Select the correct volume setup: base bounded by $y=2x$ and $y=x^2$; squares perpendicular to the $x$-axis.
$\displaystyle \int_{0}^{2}\big(2x-x^2\big)^2,dx$
$\displaystyle \int_{0}^{2}\big(2x-x^2\big),dx$
$\displaystyle \int_{0}^{2}\big(2x-x^2\big)^2,dy$
$\displaystyle \int_{0}^{2}\big(2- x\big)^2,dx$
$\displaystyle \int_{0}^{2}\big(x^2-2x\big)^2,dx$
Explanation
This problem involves finding the volume of a solid with square cross-sections perpendicular to the x-axis. The base region is bounded by y = 2x and y = x², which intersect when 2x = x², giving x = 0 and x = 2. For each x-value between 0 and 2, since 2x ≥ x² in this interval, the side length of the square equals 2x - x². The area of each square cross-section is (side length)² = (2x - x²)². Choice C incorrectly uses just the side length without squaring it, which would give the area of the base region rather than the volume. Remember that for square cross-sections, you must square the expression for the side length before integrating.
The base is bounded by $y=2x$ and $y=x^2$ for $0\le x\le 2$; cross sections perpendicular to the $x$-axis are squares.
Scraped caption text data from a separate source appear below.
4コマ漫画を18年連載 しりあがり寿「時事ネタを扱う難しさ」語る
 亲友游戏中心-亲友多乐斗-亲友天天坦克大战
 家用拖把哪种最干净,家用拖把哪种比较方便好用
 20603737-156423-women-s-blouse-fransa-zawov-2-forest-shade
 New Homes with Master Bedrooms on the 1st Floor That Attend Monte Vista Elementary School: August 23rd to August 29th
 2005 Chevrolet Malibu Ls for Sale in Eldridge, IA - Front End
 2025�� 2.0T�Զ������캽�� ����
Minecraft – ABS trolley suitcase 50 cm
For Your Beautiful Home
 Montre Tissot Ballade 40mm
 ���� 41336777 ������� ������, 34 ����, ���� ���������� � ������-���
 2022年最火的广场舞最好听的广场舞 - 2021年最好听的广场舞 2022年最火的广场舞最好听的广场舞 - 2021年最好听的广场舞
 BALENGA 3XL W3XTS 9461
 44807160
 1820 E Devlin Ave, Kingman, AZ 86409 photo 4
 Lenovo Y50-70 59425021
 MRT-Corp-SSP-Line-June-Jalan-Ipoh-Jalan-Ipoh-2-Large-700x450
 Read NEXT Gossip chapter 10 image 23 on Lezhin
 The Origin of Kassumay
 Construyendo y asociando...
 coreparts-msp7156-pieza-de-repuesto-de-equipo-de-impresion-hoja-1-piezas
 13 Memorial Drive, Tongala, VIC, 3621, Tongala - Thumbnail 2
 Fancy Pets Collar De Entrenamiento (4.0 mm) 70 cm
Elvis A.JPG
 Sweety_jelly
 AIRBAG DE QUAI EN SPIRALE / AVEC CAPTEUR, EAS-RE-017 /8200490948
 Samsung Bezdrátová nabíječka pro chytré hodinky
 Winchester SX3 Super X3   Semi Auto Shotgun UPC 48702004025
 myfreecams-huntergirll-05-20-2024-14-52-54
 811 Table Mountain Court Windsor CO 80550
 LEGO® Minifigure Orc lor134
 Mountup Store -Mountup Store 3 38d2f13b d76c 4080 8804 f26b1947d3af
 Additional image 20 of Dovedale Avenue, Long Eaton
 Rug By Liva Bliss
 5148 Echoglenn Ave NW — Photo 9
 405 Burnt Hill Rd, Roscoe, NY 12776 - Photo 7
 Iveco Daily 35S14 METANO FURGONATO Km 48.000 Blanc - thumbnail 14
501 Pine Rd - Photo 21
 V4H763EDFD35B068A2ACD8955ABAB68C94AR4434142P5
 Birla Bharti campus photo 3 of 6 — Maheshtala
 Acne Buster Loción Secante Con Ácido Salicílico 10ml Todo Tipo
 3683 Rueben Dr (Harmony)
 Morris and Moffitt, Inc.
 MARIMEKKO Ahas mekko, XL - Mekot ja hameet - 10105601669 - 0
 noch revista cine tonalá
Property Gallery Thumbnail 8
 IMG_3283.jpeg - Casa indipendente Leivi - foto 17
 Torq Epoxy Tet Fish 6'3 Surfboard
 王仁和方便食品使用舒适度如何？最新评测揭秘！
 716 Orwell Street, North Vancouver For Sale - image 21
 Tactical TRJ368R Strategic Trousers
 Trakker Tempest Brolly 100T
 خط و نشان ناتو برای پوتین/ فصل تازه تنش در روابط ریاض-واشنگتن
Which integral gives the volume?
$\displaystyle \int_{0}^{2} \big(2x^2-x\big)^2,dx$
$\displaystyle \int_{0}^{2} (x^2-2x)^2,dx$
$\displaystyle \int_{0}^{2} (2x-x^2),dx$
$\displaystyle \int_{0}^{2} (2x-x^2)^2,dx$
$\displaystyle \int_{0}^{2} (2x-x^2)^2,dy$
Explanation
This problem involves finding the volume when square cross sections are perpendicular to the x-axis. The base region is bounded by y = 2x (upper curve) and y = x² (lower curve) for 0 ≤ x ≤ 2. At each x-value, the vertical distance between curves is (2x - x²), which becomes the side length of each square cross section. The area of each square is therefore (2x - x²)², and integrating this from 0 to 2 gives the volume. Choice B shows just (2x - x²) without squaring, which would give the area of the base region, not the volume. Remember that for square cross sections, you must square the distance between boundary curves to get the cross-sectional area.
Find the correct volume setup: base between $x=y^2$ and $x=4$ for $0\le y\le2$, squares perpendicular to the $y$-axis.
$\displaystyle \int_{0}^{2}\big(4-y^2\big)^2,dx$
$\displaystyle \int_{0}^{2}\big(4-y^2\big)^2,dy$
$\displaystyle \int_{0}^{2}\big(2-\sqrt{y}\big)^2,dy$
$\displaystyle \int_{0}^{2}\big(4-y^2\big),dy$
$\displaystyle \int_{0}^{4}\big(4-y^2\big)^2,dy$
Explanation
This problem requires finding the volume of a solid with square cross-sections perpendicular to the y-axis. The base region lies between x = y² and x = 4 for 0 ≤ y ≤ 2, so for each y-value, the side length of the square equals the horizontal distance: 4 - y². Since we need square cross-sections, the area of each square is (side length)² = (4 - y²)². The integration variable must be y since we're slicing perpendicular to the y-axis, and the limits are from y = 0 to y = 2. Choice B incorrectly uses just the side length without squaring it, while choice D incorrectly uses dx instead of dy. When slicing perpendicular to the y-axis, always integrate with respect to y and square the side length for square cross-sections.